• What you have to do
A verbatim copy is needed of the lines below from the one containing "thesis statement for gambling addiction" up to and including the one containing "storeimage iPhone 4 cases", excluding pictures.

• Task input
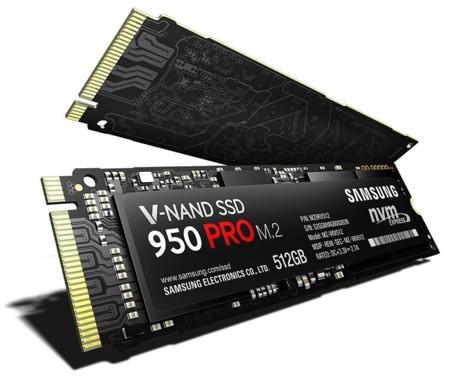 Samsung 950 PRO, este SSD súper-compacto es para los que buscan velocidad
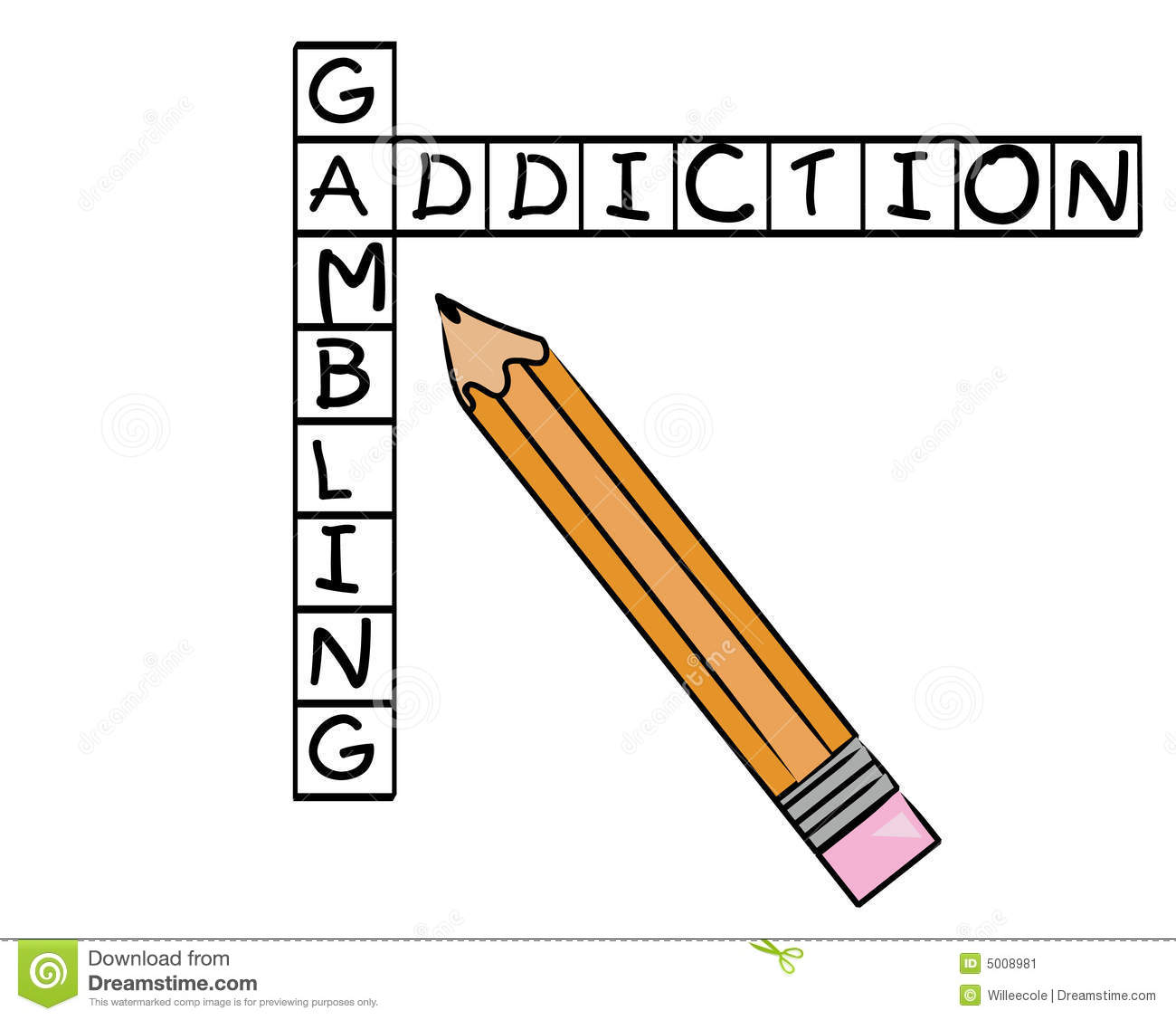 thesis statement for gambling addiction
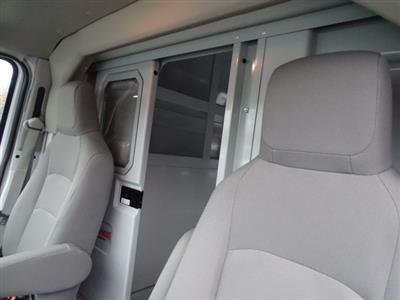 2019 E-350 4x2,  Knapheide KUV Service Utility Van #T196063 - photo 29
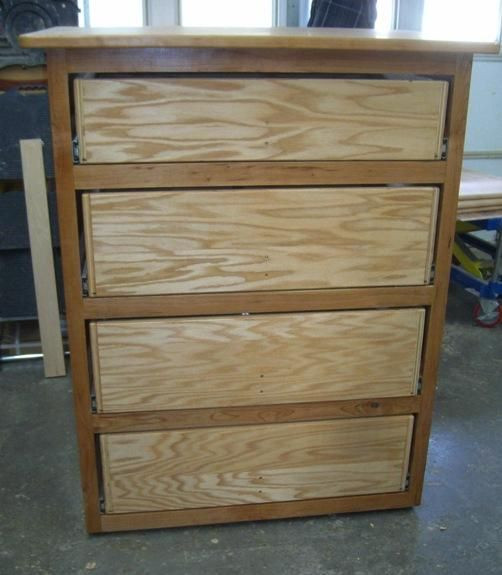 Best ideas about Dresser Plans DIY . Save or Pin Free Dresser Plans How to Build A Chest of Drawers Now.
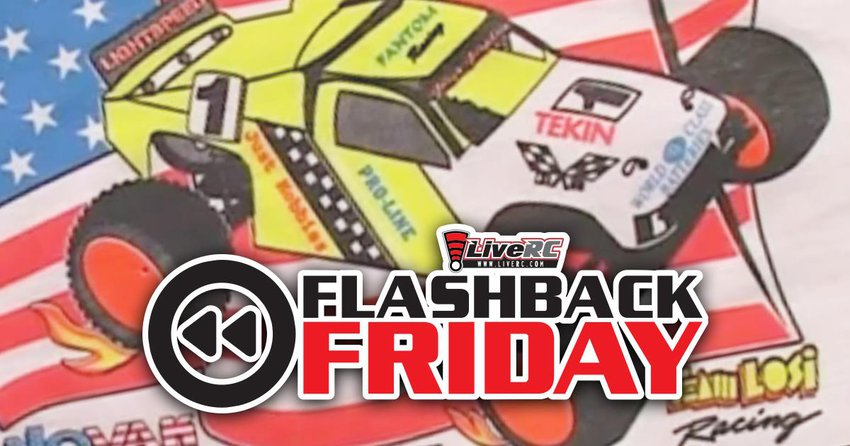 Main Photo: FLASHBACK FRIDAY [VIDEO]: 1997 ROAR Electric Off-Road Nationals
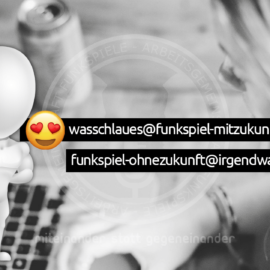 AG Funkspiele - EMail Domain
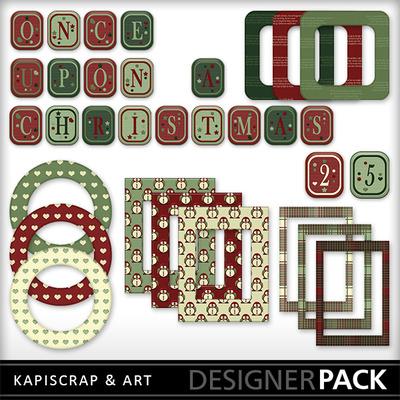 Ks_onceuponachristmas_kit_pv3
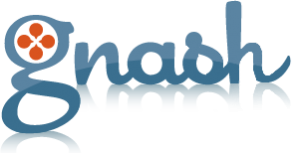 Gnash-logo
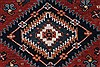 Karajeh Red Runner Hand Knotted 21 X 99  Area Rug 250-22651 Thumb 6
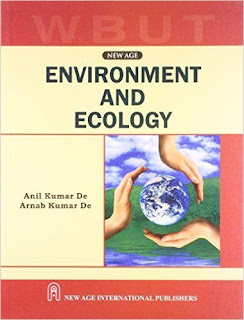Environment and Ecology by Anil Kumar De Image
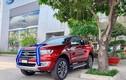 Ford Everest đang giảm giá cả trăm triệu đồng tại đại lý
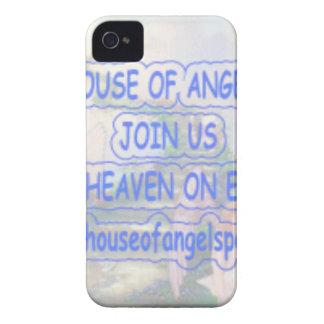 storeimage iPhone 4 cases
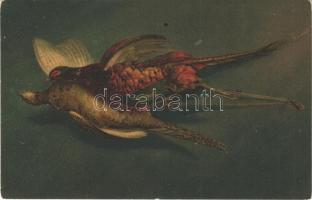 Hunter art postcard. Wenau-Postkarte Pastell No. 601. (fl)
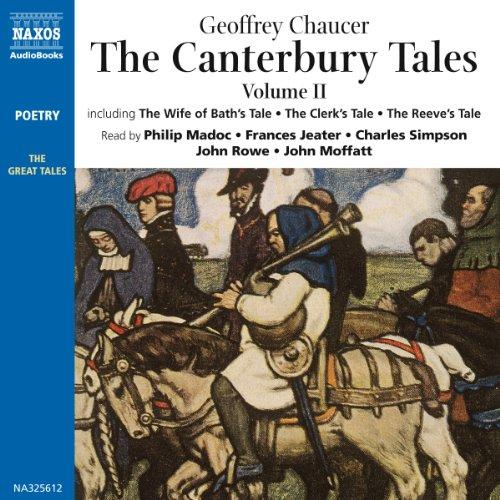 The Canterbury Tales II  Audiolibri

• Written solution
 thesis statement for gambling addiction
 2019 E-350 4x2,  Knapheide KUV Service Utility Van #T196063 - photo 29
 Best ideas about Dresser Plans DIY . Save or Pin Free Dresser Plans How to Build A Chest of Drawers Now.
 Main Photo: FLASHBACK FRIDAY [VIDEO]: 1997 ROAR Electric Off-Road Nationals
 AG Funkspiele - EMail Domain
 Ks_onceuponachristmas_kit_pv3
 Gnash-logo
 Karajeh Red Runner Hand Knotted 21 X 99  Area Rug 250-22651 Thumb 6
Environment and Ecology by Anil Kumar De Image
 Ford Everest đang giảm giá cả trăm triệu đồng tại đại lý
 storeimage iPhone 4 cases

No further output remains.